稲荷、深草を経て伏見へ
去年の年始の町並探検は初詣の稲荷大社から北へ上り七条の豊国神社までを歩いた。今年は南へ深草から藤森・伏見と足を進めて見ることにしよう。初詣でごった返す本町通を南へ駅前旧国鉄のランプ小屋を越え斜めに横切る踏み切りは本町通。こちらかもいくらかの人が歩いてくる。伏見稲荷への初詣は大半はJR奈良線と京阪本線で来るのが一番だか、一部この先には臨時の駐車場からの初詣客かもしれない。その踏み切りを渡らず山手の東へ折れる。車もほとんど通らない住宅街をいく。めざすのは「ぬりこべ地蔵」である。こんなに狭い通の住宅街とは思っていなかったので順路があっているか少々不安であったが、ちょうどそう思った地点に手作りの観光案内板が出てきた。グットタイミングのその標識はいかにも楽しげな町歩きをかもしだすような好感度満点の標識だ。こういうのに出会うとそれ自体がうれしい体験だ。その看板どおりのところに「ぬりこべ地蔵」あった。名前がなんとなく面白く以前より一度行きたいと思っていた。その昔四方を塗り込めた寝室で念持仏 を祀り、悪鬼を祓う風習から来た由来から名前がついた。小さな地蔵堂があるばかりだかこのコース中では立ち寄りたいポイントであろう。車も通れぬ道を抜けて程なくすると石峰寺の石碑がみえる。一段と盛り上がった山手へ坂道を登り竜宮作りの山門をくぐると本堂が建っていた。境内は黄檗宗のお寺らしい中国風である。裏庭には羅漢様がいらしゃるので興味あればのぞくのも楽しいだろう。どちらにせよこの辺りの寺はともにそんなに大きく有名な物は少ないがみななかなかの味わいがある。
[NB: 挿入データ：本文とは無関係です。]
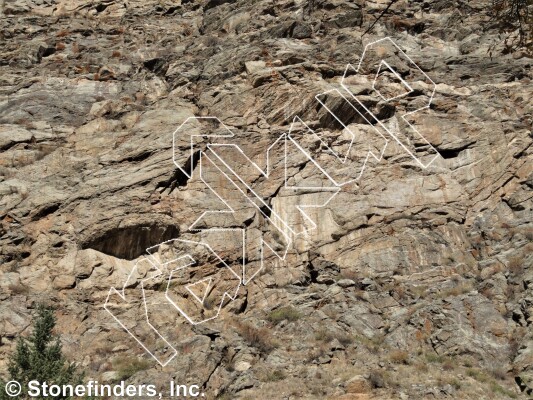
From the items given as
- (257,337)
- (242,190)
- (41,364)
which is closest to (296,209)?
(242,190)

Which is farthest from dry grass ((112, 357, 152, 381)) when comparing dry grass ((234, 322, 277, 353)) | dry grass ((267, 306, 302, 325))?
dry grass ((267, 306, 302, 325))

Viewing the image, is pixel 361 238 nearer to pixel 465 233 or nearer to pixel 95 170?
pixel 465 233

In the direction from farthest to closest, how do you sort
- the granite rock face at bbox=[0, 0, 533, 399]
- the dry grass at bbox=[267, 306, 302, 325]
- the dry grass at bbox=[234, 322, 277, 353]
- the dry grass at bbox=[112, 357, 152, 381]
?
the dry grass at bbox=[267, 306, 302, 325] < the dry grass at bbox=[234, 322, 277, 353] < the granite rock face at bbox=[0, 0, 533, 399] < the dry grass at bbox=[112, 357, 152, 381]

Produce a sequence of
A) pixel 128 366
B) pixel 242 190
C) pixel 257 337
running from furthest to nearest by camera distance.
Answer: pixel 242 190
pixel 257 337
pixel 128 366

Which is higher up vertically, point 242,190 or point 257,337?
point 242,190

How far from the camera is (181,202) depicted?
15.3 metres

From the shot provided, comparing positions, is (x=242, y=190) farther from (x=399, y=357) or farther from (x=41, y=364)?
(x=41, y=364)

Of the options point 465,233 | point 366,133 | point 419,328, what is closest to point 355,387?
point 419,328

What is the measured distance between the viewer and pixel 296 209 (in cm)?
1550

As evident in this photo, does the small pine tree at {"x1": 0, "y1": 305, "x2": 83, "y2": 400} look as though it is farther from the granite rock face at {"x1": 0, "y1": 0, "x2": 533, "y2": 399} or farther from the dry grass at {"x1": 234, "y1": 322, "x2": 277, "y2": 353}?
the dry grass at {"x1": 234, "y1": 322, "x2": 277, "y2": 353}

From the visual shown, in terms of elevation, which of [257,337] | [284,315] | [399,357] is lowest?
[284,315]

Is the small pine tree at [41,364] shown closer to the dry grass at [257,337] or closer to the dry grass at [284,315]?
the dry grass at [257,337]

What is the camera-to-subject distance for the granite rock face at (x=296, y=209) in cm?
1191

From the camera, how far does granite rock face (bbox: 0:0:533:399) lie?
11914mm
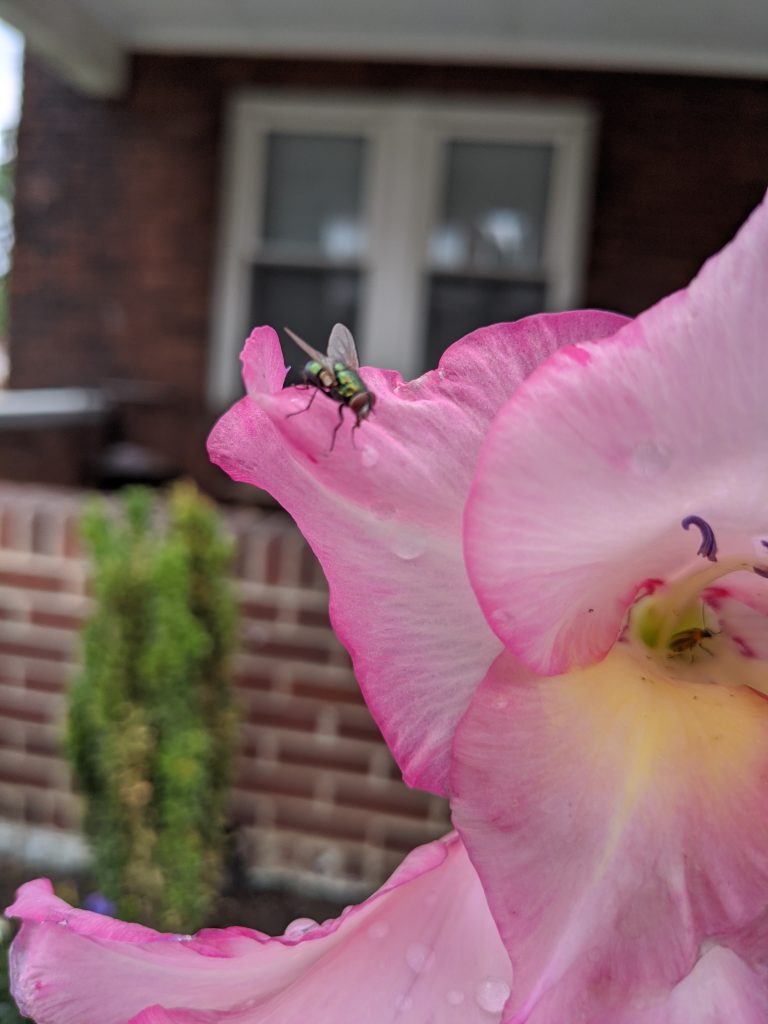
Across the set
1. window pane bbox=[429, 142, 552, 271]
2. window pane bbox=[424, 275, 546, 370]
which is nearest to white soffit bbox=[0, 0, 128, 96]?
window pane bbox=[429, 142, 552, 271]

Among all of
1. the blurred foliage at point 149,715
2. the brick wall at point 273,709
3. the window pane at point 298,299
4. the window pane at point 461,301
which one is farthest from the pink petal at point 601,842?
the window pane at point 298,299

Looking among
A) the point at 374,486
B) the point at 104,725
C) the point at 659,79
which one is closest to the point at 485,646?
the point at 374,486

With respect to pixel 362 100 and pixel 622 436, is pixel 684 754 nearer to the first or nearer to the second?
pixel 622 436


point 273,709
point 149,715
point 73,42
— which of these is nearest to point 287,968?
point 149,715

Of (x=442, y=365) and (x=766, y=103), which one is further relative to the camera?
(x=766, y=103)

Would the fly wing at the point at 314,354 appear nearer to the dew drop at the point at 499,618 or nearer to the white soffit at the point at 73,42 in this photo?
the dew drop at the point at 499,618
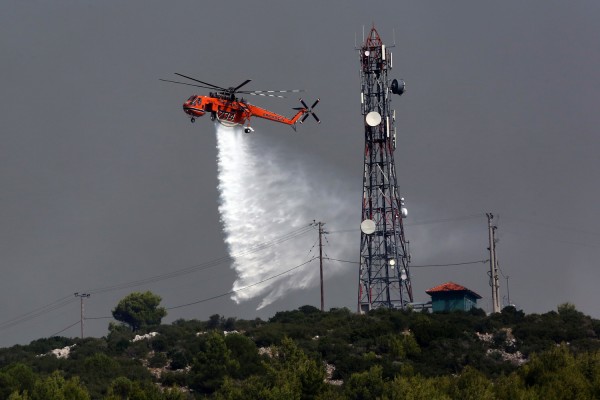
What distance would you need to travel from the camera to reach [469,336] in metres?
112

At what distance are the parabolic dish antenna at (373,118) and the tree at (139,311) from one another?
198 ft

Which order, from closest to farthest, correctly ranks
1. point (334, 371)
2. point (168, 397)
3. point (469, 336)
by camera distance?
1. point (168, 397)
2. point (334, 371)
3. point (469, 336)

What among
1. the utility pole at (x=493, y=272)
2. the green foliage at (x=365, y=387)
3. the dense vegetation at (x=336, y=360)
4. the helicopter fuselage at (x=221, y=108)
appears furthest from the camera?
the utility pole at (x=493, y=272)

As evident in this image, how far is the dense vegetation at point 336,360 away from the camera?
277 feet

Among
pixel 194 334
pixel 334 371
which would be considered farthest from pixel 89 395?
pixel 194 334

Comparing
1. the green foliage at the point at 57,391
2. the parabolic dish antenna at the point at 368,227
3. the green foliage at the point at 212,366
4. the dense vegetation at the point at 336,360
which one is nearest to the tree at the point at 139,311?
the dense vegetation at the point at 336,360

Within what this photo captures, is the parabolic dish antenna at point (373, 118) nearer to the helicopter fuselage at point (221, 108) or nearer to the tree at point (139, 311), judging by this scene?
the helicopter fuselage at point (221, 108)

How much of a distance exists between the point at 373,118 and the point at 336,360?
33.8 meters

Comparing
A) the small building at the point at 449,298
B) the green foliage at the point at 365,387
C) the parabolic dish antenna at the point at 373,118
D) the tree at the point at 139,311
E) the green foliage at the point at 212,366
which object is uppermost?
the parabolic dish antenna at the point at 373,118

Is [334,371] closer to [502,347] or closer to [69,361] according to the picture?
[502,347]

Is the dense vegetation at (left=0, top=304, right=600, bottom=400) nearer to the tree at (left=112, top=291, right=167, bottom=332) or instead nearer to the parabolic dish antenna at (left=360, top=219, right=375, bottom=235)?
the parabolic dish antenna at (left=360, top=219, right=375, bottom=235)

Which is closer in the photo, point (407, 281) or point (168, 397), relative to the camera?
A: point (168, 397)

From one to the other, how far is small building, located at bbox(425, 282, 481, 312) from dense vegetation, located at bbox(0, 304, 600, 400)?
368 cm

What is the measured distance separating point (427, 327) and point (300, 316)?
23067 mm
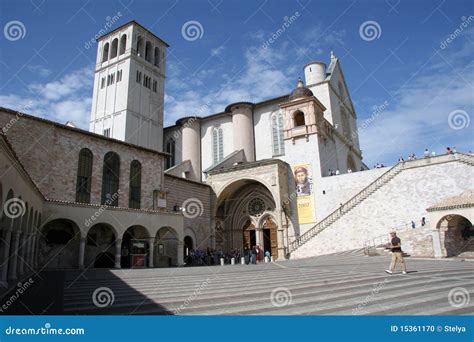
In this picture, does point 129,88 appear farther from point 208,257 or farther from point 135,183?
point 208,257

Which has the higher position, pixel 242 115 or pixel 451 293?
pixel 242 115

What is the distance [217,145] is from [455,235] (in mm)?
23738

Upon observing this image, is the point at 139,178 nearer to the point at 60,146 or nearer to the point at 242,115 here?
the point at 60,146

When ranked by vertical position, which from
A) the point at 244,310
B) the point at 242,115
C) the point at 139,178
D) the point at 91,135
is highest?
the point at 242,115

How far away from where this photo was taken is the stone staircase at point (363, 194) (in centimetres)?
2170

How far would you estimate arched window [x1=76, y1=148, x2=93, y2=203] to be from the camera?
19.3 metres

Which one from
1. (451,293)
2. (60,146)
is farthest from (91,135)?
(451,293)

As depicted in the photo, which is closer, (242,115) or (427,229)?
(427,229)

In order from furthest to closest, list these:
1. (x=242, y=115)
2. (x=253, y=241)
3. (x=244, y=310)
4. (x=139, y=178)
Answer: (x=242, y=115) < (x=253, y=241) < (x=139, y=178) < (x=244, y=310)

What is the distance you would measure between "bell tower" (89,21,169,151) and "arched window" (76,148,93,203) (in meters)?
17.4

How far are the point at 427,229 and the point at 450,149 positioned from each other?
7362 mm

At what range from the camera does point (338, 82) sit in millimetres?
35094

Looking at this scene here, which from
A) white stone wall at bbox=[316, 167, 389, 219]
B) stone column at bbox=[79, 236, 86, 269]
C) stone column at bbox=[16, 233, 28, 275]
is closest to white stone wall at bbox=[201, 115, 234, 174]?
white stone wall at bbox=[316, 167, 389, 219]

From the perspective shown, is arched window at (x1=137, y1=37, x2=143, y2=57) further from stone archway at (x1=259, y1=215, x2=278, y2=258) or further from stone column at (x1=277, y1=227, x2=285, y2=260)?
stone column at (x1=277, y1=227, x2=285, y2=260)
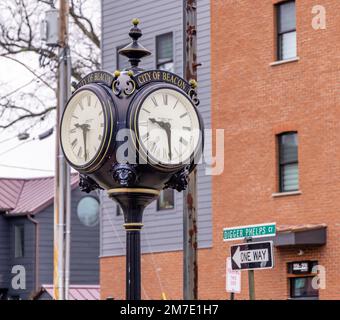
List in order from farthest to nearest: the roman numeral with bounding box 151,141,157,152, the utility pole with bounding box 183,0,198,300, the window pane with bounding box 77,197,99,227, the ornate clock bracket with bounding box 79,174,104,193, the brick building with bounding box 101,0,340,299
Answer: the window pane with bounding box 77,197,99,227, the brick building with bounding box 101,0,340,299, the utility pole with bounding box 183,0,198,300, the ornate clock bracket with bounding box 79,174,104,193, the roman numeral with bounding box 151,141,157,152

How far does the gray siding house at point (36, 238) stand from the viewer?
143 ft

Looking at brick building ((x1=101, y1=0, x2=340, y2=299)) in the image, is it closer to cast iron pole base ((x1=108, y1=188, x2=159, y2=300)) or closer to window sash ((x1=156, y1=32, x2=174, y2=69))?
window sash ((x1=156, y1=32, x2=174, y2=69))

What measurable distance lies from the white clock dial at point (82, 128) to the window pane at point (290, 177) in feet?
56.2

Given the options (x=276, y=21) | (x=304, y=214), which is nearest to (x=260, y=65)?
(x=276, y=21)

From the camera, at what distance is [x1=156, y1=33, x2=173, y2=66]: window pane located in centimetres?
2908

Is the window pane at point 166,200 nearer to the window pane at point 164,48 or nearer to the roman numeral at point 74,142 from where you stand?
the window pane at point 164,48

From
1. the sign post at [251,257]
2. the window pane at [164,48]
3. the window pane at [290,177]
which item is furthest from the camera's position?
the window pane at [164,48]

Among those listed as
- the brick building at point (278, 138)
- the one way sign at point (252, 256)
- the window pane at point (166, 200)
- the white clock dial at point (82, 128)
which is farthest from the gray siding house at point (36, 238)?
the white clock dial at point (82, 128)

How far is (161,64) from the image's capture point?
1156 inches

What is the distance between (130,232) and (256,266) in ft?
18.1

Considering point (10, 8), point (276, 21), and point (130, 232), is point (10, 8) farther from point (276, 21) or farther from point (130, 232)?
point (130, 232)

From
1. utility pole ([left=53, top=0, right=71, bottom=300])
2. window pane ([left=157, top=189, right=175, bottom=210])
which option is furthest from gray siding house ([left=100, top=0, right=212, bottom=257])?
utility pole ([left=53, top=0, right=71, bottom=300])

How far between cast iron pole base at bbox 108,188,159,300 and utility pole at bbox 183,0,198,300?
15.7 ft

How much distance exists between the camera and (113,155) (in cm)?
809
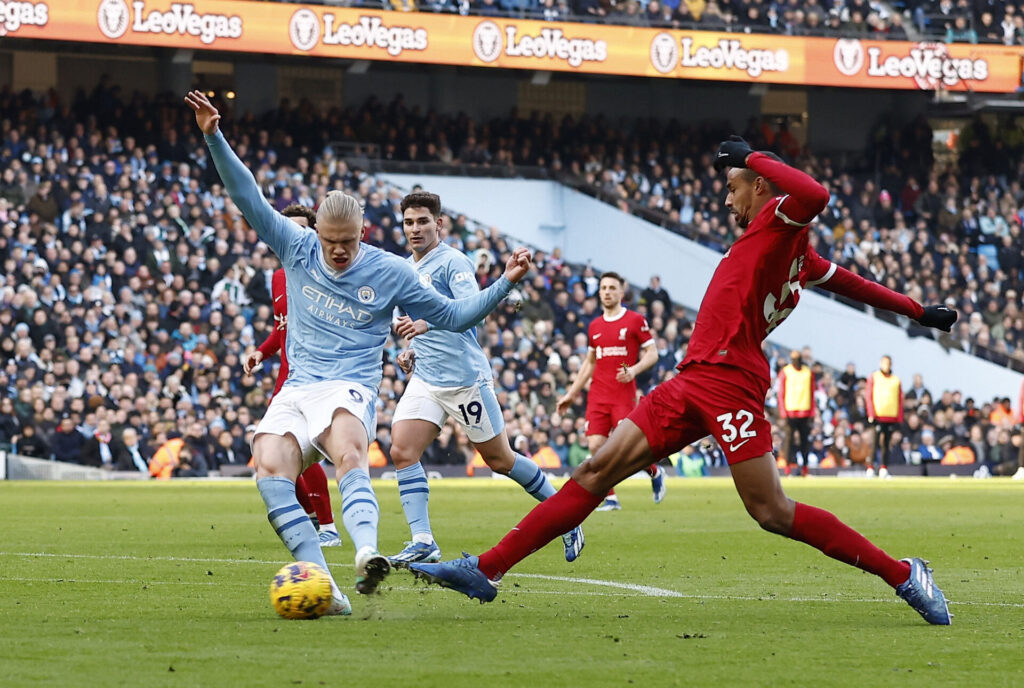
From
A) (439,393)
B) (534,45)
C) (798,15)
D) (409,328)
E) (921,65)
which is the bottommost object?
(439,393)

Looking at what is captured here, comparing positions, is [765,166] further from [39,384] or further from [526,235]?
[526,235]

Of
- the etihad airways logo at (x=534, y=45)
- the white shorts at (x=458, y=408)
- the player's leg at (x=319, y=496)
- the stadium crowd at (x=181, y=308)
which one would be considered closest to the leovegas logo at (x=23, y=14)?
the stadium crowd at (x=181, y=308)

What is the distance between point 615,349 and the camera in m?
17.5

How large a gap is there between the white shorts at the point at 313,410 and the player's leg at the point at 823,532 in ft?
5.62

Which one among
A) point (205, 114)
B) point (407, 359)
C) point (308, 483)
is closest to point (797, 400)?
point (308, 483)

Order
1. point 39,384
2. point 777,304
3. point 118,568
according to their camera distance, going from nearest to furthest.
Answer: point 777,304
point 118,568
point 39,384

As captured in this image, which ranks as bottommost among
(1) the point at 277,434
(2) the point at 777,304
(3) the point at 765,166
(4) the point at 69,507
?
(4) the point at 69,507

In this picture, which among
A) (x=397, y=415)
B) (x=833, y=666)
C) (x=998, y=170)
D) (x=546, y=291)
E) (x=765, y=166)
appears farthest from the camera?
(x=998, y=170)

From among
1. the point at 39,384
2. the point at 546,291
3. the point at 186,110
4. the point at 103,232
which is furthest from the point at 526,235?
the point at 39,384

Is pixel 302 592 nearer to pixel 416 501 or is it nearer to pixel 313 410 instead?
pixel 313 410

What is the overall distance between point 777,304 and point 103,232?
967 inches

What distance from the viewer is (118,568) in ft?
32.8

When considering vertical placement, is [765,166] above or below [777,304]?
above

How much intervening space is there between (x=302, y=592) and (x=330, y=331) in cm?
133
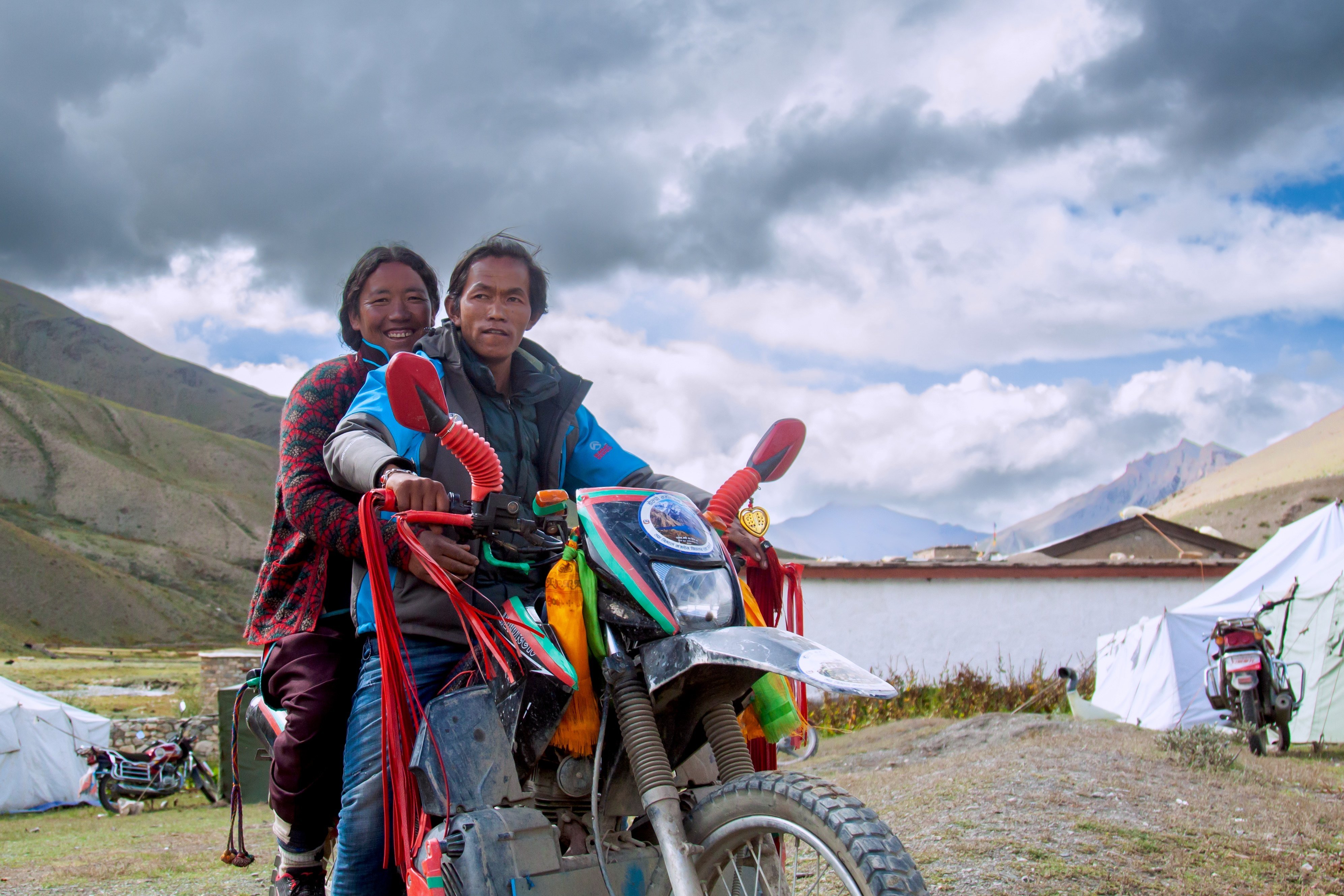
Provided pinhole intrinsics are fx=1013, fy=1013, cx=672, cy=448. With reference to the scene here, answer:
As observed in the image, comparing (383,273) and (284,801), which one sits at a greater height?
(383,273)

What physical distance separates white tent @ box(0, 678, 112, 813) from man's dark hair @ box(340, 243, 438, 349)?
61.0 ft

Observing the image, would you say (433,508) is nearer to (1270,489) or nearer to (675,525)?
(675,525)

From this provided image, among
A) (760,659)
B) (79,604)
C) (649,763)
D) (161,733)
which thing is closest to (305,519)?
(649,763)

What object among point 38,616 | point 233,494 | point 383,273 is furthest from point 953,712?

その後コースは南へ西へ折れながら進むと自然と本町通へとでる。この辺りは緩やかな西開きの傾斜地で疎水より西側にある唯一の通が本町通になるので迷えばここまでくればよい。伏見は第十六師団が配された場所でこの辺りには沢山のその痕跡が残っている。聖母女学院の本館はかつての本部である。京都教育大学、龍谷大学などのキャンパスもその跡地である。また第一軍道、師団街道など通名にもその名を残している。面白いところでは軍人湯などという公衆浴場もあった。まだこの辺りには戦争当時の遺構などが残っている。府道の交差点を南へすぐ七瀬川にある橋が直違橋である。それをさらに南へ下がったところにあるのが藤森神社。端午の節句と花菖蒲の風習はこの神社から始まったものである。
墨染の交差点を今度は西へいこう。京阪墨染駅を西へ疎水を越えて墨染寺を過ぎたあたりまで来ると深草飯食町からの府道が見えるのでそちらを南へおりていくと撞木町にあたる。ここは元禄15年赤穂浪士の仇討ちの裏話で語られる。大石倉之助と浮橋太夫の遊興の地で遊郭跡でもあった現在ではその碑とストリップ小屋があった事ぐらいがわずかにその雰囲気を残す程度である。その交差点の東にあるのが疎水のインクライン跡である。このあたりがなんとなく伏見と深草を分ける結界があるようだ。この交差点より南側が伏見の中心地となるのである。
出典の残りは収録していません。